Apart from the conversation I’ve just had, those are the important bits of thinking to do, which ensure the information sinks in and I act on it. The goal isn’t to outsource every thing I do to the machine, only a few parts.

Why bother?

It’s all about trade-offs.

I really value being a part of conversations, being present for my colleagues in meetings, and not being distracted by typing into a text area. I also hate it when, after a meeting, I forget an important point or didn’t jot down a critical task.

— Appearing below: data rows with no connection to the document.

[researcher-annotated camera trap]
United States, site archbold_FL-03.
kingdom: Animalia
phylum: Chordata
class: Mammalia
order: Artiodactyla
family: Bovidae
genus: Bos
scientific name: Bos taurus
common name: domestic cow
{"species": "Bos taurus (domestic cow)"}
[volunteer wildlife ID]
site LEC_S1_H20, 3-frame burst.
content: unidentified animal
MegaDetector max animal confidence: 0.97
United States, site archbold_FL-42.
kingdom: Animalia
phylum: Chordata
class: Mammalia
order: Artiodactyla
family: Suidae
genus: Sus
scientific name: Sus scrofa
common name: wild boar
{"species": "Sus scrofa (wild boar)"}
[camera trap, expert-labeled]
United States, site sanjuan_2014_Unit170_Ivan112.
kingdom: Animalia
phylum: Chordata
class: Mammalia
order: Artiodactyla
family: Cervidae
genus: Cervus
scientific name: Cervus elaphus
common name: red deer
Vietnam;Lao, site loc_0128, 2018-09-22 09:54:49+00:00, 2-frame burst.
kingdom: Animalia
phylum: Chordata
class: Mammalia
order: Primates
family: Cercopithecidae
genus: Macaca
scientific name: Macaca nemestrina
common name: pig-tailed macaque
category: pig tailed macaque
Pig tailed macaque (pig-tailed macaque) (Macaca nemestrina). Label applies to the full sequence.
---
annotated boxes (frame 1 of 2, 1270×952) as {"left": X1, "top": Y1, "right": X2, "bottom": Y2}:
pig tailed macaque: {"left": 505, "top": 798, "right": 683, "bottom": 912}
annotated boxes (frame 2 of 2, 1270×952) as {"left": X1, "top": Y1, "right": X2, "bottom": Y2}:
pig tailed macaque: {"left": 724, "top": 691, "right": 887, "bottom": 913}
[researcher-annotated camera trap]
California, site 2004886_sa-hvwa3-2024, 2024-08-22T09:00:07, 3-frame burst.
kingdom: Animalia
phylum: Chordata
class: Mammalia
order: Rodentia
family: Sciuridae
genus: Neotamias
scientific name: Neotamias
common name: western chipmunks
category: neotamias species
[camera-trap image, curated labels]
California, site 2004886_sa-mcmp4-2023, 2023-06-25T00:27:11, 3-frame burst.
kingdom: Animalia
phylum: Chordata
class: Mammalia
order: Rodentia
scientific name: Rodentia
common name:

The automation solves that for me. I value that more than the act of typing meeting notes and stuff to do. It enables me to be a more active listener, a more considerate contributor, and it helps me when my fading memory has a wobble.

Plus, it all happens on a machine I own, I operate, with parameters I’ve defined, that no one else looks at, and is stored on a computer I control access to. There’s a big upside to that.

But isn’t all AI immoral and unethical?

I dunno. That’s a bit like saying all hammers are immoral and unethical. Really it depends on how they’re produced and how they’re used. You can make a sustainable hammer by lashing a rock to a sturdy stick, but if you use it to club someone to death, that’s a no-no.

Like a lot of things, there’s a spectrum. Finding and using Fairtrade large language models is probably a good next step, but I think other aspects of my setup and application are good and right.

For personal use, where you don’t share anything with a third party, it’s legal. Some people will see that as perfectly ethical, but I think you should let people know.

I don’t keep audio recordings, only the summaries. Everything is stored on my computer, like a physical notebook, which limits who can get hold of it and steal information.